• INPUT ROWS
____________________

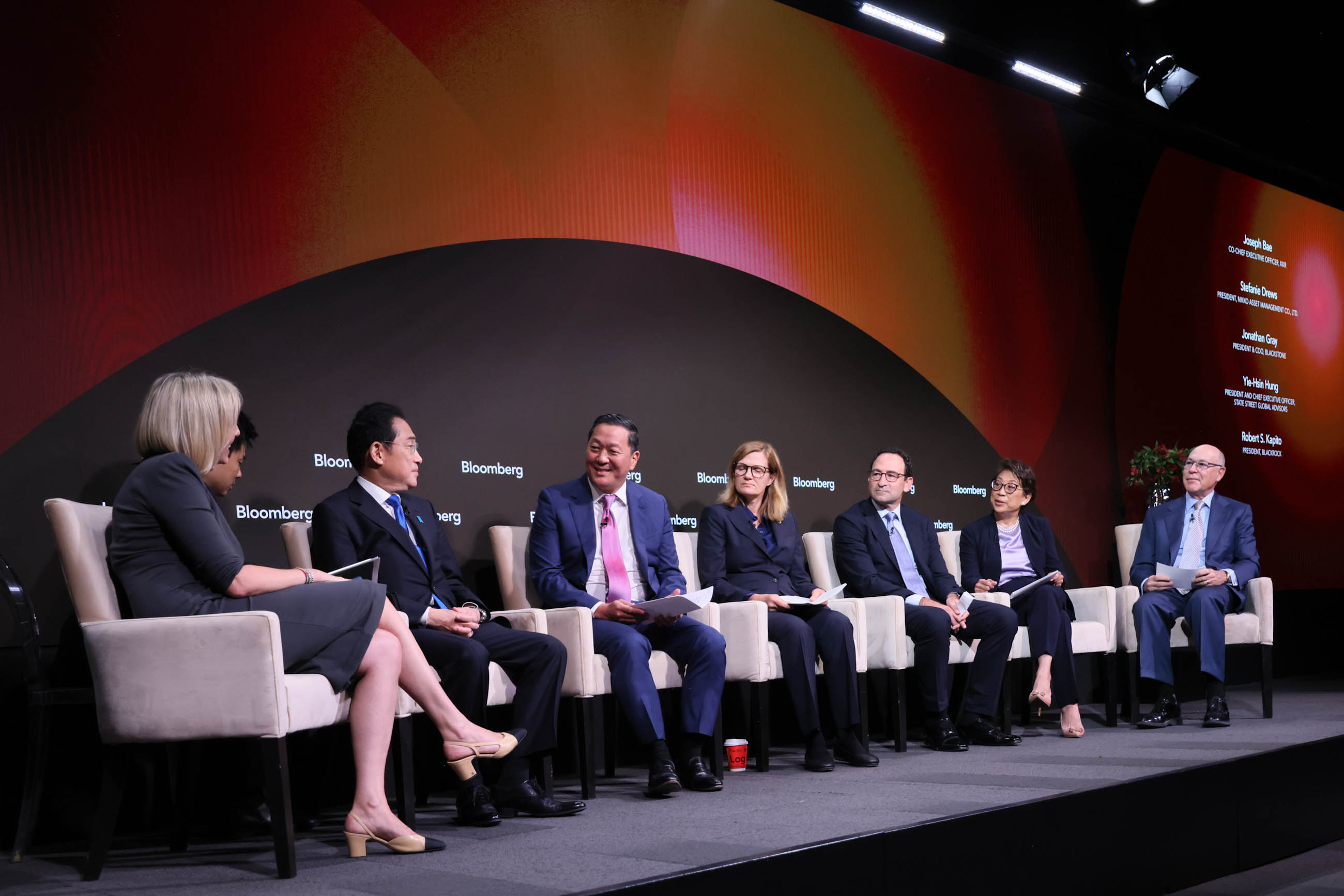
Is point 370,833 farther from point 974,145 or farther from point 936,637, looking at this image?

____________________

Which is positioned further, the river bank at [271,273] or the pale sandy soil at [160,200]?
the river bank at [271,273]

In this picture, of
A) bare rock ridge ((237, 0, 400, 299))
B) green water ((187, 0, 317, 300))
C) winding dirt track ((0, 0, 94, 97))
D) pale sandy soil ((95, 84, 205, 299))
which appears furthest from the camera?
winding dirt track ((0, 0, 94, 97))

____________________

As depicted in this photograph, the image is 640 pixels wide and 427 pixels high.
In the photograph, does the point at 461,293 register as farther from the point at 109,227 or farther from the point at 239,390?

____________________

• EXERCISE REQUIREMENTS
Please show each line from the rows above that contains the word "river".

• COMPLETE RESPONSE
Which is positioned further, the river bank at [271,273] or the pale sandy soil at [160,200]?
the river bank at [271,273]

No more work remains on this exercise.